Tuesday, September 25, 2007

Annie Lennox

I'm a huge fan of hers... since like 5th grade. Incase you arent as cool as me to know who Annie Lennox is.. she used to be the singer for Eurythmics. You know "sweet dreams are made of these"... "here comes the rain again".

Anyway, she has a new album coming out on October 1st. I'm very excited. Half because its annie, and half because its the day before our first dr's visit and ultrasound... so something else to think about.

I'm home today recovering from a silly little cold Mat so generously passed on to me. Since I'm a sad vision in unwashed hair, and rumpled tanktop... with piles of kleenex around me I thought I would cheer myself up with some good ole music.. and what the heck? why not share it with you!

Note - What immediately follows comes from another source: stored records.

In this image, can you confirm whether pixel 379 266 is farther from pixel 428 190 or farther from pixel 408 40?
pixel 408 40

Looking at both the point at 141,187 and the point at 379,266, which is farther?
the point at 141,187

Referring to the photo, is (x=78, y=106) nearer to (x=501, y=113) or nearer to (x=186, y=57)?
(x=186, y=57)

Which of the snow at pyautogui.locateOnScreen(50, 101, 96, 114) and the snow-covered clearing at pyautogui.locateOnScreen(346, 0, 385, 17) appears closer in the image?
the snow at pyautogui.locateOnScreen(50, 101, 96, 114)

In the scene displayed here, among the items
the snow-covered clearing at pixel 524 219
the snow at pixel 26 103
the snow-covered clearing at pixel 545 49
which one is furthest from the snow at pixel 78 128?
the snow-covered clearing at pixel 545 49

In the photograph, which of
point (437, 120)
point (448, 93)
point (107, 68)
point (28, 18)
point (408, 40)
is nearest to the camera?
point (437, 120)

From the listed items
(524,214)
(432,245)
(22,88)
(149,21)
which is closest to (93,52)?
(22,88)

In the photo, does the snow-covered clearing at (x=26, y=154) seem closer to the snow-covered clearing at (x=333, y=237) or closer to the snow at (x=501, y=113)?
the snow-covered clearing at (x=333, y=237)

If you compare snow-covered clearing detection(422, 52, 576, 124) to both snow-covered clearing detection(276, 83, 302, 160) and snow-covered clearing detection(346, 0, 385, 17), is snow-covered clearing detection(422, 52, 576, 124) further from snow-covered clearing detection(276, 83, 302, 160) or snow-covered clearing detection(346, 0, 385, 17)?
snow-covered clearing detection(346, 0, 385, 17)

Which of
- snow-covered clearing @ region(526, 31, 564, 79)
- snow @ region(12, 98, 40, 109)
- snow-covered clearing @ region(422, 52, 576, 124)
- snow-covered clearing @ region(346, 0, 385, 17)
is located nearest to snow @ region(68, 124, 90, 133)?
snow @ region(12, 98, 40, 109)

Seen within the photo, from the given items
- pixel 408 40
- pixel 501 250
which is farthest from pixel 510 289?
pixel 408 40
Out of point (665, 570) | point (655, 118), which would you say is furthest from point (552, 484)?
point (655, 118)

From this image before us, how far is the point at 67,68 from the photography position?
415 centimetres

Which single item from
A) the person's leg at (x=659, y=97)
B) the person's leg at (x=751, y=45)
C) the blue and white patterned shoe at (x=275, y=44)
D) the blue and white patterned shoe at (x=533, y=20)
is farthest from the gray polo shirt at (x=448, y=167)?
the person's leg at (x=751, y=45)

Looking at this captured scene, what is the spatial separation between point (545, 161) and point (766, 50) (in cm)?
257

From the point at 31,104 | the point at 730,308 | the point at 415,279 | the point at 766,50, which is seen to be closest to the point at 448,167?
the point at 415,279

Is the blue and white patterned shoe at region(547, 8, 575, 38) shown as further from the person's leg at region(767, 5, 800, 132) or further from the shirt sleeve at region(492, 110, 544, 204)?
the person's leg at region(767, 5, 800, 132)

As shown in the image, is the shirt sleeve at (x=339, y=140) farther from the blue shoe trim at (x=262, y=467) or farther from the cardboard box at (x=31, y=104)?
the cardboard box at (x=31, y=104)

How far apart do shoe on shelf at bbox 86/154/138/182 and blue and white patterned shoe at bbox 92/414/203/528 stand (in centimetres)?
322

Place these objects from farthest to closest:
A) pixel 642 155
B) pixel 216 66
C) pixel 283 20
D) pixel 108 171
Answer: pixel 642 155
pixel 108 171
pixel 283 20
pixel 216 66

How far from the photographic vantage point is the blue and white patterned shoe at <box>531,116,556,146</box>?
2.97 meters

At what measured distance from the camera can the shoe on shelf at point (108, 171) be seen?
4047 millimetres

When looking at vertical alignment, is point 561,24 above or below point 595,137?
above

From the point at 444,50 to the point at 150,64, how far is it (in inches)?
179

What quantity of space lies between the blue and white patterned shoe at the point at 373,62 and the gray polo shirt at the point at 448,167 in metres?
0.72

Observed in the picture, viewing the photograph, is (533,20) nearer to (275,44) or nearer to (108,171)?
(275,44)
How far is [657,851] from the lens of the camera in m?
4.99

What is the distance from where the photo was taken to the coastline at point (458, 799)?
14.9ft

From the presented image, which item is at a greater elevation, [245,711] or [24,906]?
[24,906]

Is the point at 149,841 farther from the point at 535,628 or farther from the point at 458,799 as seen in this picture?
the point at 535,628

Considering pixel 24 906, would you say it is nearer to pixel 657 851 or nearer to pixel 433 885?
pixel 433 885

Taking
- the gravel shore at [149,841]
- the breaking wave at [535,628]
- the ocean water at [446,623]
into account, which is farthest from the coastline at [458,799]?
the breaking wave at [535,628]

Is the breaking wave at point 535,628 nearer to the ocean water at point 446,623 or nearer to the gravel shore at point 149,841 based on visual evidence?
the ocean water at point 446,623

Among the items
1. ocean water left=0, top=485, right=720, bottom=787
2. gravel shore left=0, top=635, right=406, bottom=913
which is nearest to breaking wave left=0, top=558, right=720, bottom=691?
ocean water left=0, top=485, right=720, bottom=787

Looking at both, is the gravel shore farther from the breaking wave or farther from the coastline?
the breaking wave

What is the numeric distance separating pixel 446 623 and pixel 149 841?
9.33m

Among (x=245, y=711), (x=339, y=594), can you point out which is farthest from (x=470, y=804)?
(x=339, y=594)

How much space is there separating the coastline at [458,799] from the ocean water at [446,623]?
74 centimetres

This is my absolute favorite song of hers.. plus the video makes me laugh everytime I see it. She's also pregnant in it.. so fitting. I think she is so pretty as a brunette.. during her DIVA, and MEDUSA albums..



Her new album is Songs of Mass Destruction.

Next week I will obviously have more baby news, but for now I'm still feeling fine (no nausea) and I'm sure I'll get over this cold in no time. And you can bet your bottom dollar I will share any and ALL good news we get from the ultrasound. Till then.. enjoy Annie!

Thursday, September 20, 2007

Well here we are again...


whew... I honestly thought this day would be much farther away than now. I had come to terms with the fact that I was on God's time.. as much as i hated it and complained about it.. thats the way it was. I had given up.

Problem is, I think I gave up because I was done asking pleading and begging. Now that it has happened I feel like I should automatically be joyful and happy and thankful.. all the good christian things your supposed to...but I'm not.

I'm freaked out. I'm scared how much I want and need this baby. I'm sad because I didnt think about David or Isaac for a few days because I was so thankful I didnt have to be mad or sad forever. I took a test on sunday and didnt realize till monday night that I hadnt even thanked God for this new baby. I'm definately learning a lot about God. Probably since February/March I've started (finally) being honest about my feelings. Its not that I couldnt, I just wasnt feeling a whole lot of anything for a while... I think I just shut off for a while.. I'm glad I did.. its too much all at once.

I'm not afraid to let people know its ok to feel what your feeling. Your Allowed. Its like that new Martina McBride song: God is Great but sometimes Life Aint good... amen sista.

I'll be frank I think the thing thats bugging me today is that I havent really talked to God that much since I had that positive test. And I think the reason is, in my heart I feel like God is going to do whatever the hell he wants to do... and I'm tired of being dissapointed.

There it is...

You know though.. if this baby is sick, I'd do it again. Its worth it.

You know whats funny.. I've actually had moments that I've been nervous that I ACTUALLY am bringing a baby home this time! HA!! isnt that funny? hehe I think it is... How about we talk about some good stuff eh?

I've been thinking ALOT about last time I was pregnant... trying to remember March or April of 2006... I feel the same (physically). Its funny how much I forgot till I'm feeling it again. Like I sleep all the time.. I can't help it.. I sit still too long and it happens. I'm wicked thursty, and I'm hungry ALL the time. Its pretty awesome, but my vanity has kept me from checking my scale hehehe. Last night was the first night I felt sort of ill. But I had bought these "Ginger thins" at the CVS a few days ago .. anticipating morning sickness.. so I had a few of those and I they actually made me feel better.

Mat is so funny. Ladies I must tell you, you missed out on this guy.. he is just plain gushy when it come to me having his baby. The second he saw that positive test it was like a light switch came on and he was so sweet and considerate.. man I should be pregnant all the time! I think he needed a new baby as much as I did. I think we all did. Everyone involved in David and Isaac's little lives.. we all needed some good news.

It has been SO FUN seeing everyones reactions when we spread the word that we were pregnant.. we had the best answering machine messages and emails.. I think thats why I wanted to start this blog.. an easy way to share GOOD news. I'm claiming it.. IN JESUS name there will be GOOD news to share this time! WAHOO. Ok I cant promise there wont be more sad posts.. its all a process.. but I certainly see the light at the end of this tunnel and I hope it starts to blind me its so bright!

I know God is holding my hand through all this.. I just need to get over myself and start trusting him fully.. it will take a little while.. but I have no doubt it will happen.